» Work to complete
Return exactly the listing's lines, from its first line to the line holding "Consider this experimental", ends included.
════════════════════
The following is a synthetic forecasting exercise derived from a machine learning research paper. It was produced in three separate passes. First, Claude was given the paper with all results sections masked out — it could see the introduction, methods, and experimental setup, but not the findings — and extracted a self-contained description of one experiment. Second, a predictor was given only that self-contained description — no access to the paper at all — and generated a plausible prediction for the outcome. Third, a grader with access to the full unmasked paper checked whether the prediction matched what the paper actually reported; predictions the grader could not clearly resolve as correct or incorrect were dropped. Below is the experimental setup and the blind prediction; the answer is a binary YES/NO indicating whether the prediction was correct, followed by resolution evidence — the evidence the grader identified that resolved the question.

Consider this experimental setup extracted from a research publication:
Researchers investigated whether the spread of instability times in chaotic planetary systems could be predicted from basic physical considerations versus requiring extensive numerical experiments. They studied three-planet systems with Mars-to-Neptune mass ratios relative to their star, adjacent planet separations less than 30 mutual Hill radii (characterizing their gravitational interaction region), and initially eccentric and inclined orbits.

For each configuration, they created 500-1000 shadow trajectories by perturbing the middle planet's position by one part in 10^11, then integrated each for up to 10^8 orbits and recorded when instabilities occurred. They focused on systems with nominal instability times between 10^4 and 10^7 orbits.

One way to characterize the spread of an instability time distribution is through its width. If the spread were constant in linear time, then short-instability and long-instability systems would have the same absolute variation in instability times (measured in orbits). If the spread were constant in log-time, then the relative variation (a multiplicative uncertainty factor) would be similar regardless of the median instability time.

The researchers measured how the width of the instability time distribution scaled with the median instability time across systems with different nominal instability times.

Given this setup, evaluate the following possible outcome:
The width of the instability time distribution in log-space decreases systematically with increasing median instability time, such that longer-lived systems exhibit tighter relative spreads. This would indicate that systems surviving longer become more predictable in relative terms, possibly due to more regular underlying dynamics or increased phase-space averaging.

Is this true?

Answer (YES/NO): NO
════════════════════
» Output for this exercise
The following is a synthetic forecasting exercise derived from a machine learning research paper. It was produced in three separate passes. First, Claude was given the paper with all results sections masked out — it could see the introduction, methods, and experimental setup, but not the findings — and extracted a self-contained description of one experiment. Second, a predictor was given only that self-contained description — no access to the paper at all — and generated a plausible prediction for the outcome. Third, a grader with access to the full unmasked paper checked whether the prediction matched what the paper actually reported; predictions the grader could not clearly resolve as correct or incorrect were dropped. Below is the experimental setup and the blind prediction; the answer is a binary YES/NO indicating whether the prediction was correct, followed by resolution evidence — the evidence the grader identified that resolved the question.

Consider this experimental setup extracted from a research publication:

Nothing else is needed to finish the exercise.